Black and Indigenous feminists have oriented their organising and thinking around this problem, arguing that the rhetoric of choice is necessary but not sufficient and constructing a framework of reproductive justice (e.g. see the SisterSong collective; Ross, 2006). By drawing on the work of grassroots organisations working in marginalised and racialised communities, we bear witness to the crucial rhetorical and organisational shift from choice and ownership, from slogans such as “safe, legal and rare”, to a healthcare framing of abortion as “safe, free and on demand”(Lewis, 2022).

The slogans “My Body My Choice”, or “My Body Belongs to Me”, are no longer reserved for feminist movements for reproductive justice, bodily self-determination, and abortion rights. In 2021, we witnessed anti-mask and anti-vax protestors appropriate the slogan to refuse protective covid-measures and abdicate collective responsibility vis-a-vis the broader community. At the same time, bodies originally centred by this political assertion are under attack in a roll-back of already precarious rights for gestators, mothers as well as queer and trans people.

Today, amidst discussions around falling birth rates and white fascist panics around the purported “great replacement” of innocent (white) children, it is as important as ever to scrutinise how to work towards reproductive freedom for all. Even without this historical excursion, the description of the current situation in Germany alone would warrant a rejection of a singular focus on choice or ownership. The right to choose remains insufficient at best if it is unaffordable and unavailable, especially if it isn’t accompanied by further reproductive care.

 

Bibliography:

Allen, Ann Taylor. 1985. “Mothers of the New Generation: Adele Schreiber, Helene Stöcker, and the Evolution of a German Idea of Motherhood, 1900-1914.” Signs 10(3): 418–38.

Canning, Kathleen. 2002. Languages of Labor and Gender: Female Factory Work in Germany, 1850-1914. original edition 1996 Cornell University.
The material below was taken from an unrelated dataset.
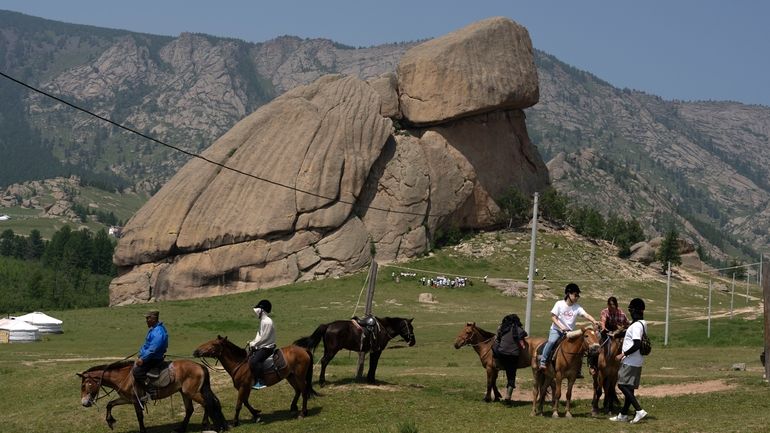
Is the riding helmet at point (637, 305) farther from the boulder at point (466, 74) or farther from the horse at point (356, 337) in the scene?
the boulder at point (466, 74)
Michigan: University of Michigan Press.

Dietrich, Anette. 2009. “Sittlichkeit Zwischen Weiblicher Emanzipation Und ‘Hebung Der Rasse.’” Ariadne : Forum für Frauen- und Geschlechtergeschichte 55: 12–17.
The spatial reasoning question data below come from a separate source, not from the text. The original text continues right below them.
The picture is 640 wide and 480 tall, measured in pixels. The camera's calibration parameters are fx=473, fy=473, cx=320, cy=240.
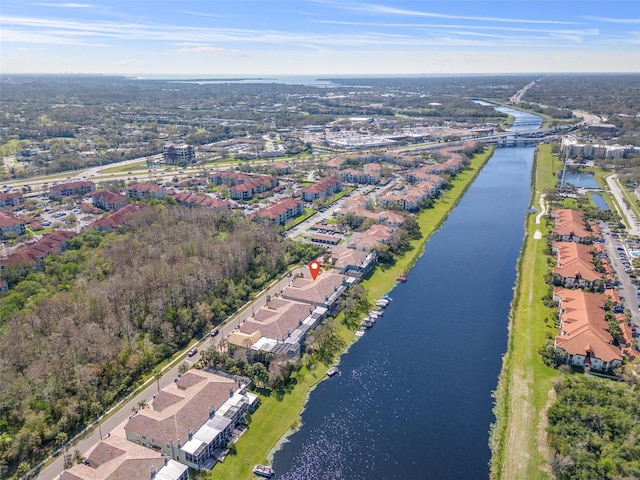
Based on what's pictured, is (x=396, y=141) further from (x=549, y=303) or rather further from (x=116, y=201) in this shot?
(x=549, y=303)

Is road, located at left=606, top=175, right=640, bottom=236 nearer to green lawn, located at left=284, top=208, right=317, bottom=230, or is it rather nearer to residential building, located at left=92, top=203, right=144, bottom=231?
green lawn, located at left=284, top=208, right=317, bottom=230

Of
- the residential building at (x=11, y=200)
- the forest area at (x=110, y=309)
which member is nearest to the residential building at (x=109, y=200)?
the residential building at (x=11, y=200)

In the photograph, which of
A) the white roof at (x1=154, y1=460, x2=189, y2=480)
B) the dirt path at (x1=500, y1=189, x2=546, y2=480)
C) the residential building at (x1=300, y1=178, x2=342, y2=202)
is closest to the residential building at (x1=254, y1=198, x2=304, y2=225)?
the residential building at (x1=300, y1=178, x2=342, y2=202)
Frederiksen, Elke. 1981. “Einleitung: Zum Problem Der Frauenfrage Um Die Jahrhundertwende.” In Die Frauenfrage in Deutschland 1865-1915: Texte Und Dokumente, Stuttgart: Reclam, 5–43.

Iros. 1912. “Koloniale Sexualpolitik.” Neue Generation 8(6).

Lewis, Sophie. 2022. “Free Anthrogenesis: Antiwork Abortion.” Salvage. https://salvage.zone/free-anthrogenesis-antiwork-abortion/ (June 21, 2022).

Ross, Loretta. “Understanding Reproductive Justice: Transforming the Pro-Choice
Movement.” Off Our Backs, vol. 36, no. 4, 2006, pp. 14–19.

Stöcker, Helene. 1910. “Der Internationale Neumalthusianer-Kongress in Haag.” Die Neue Generation: 415.

———. 1981. “Ehe Und Sexualreform.” In Die Frauenfrage in Deutschland 1865-1915: Texte Und Dokumente, ed. Elke Frederiksen. Stuttgart: Reclam, 148–68.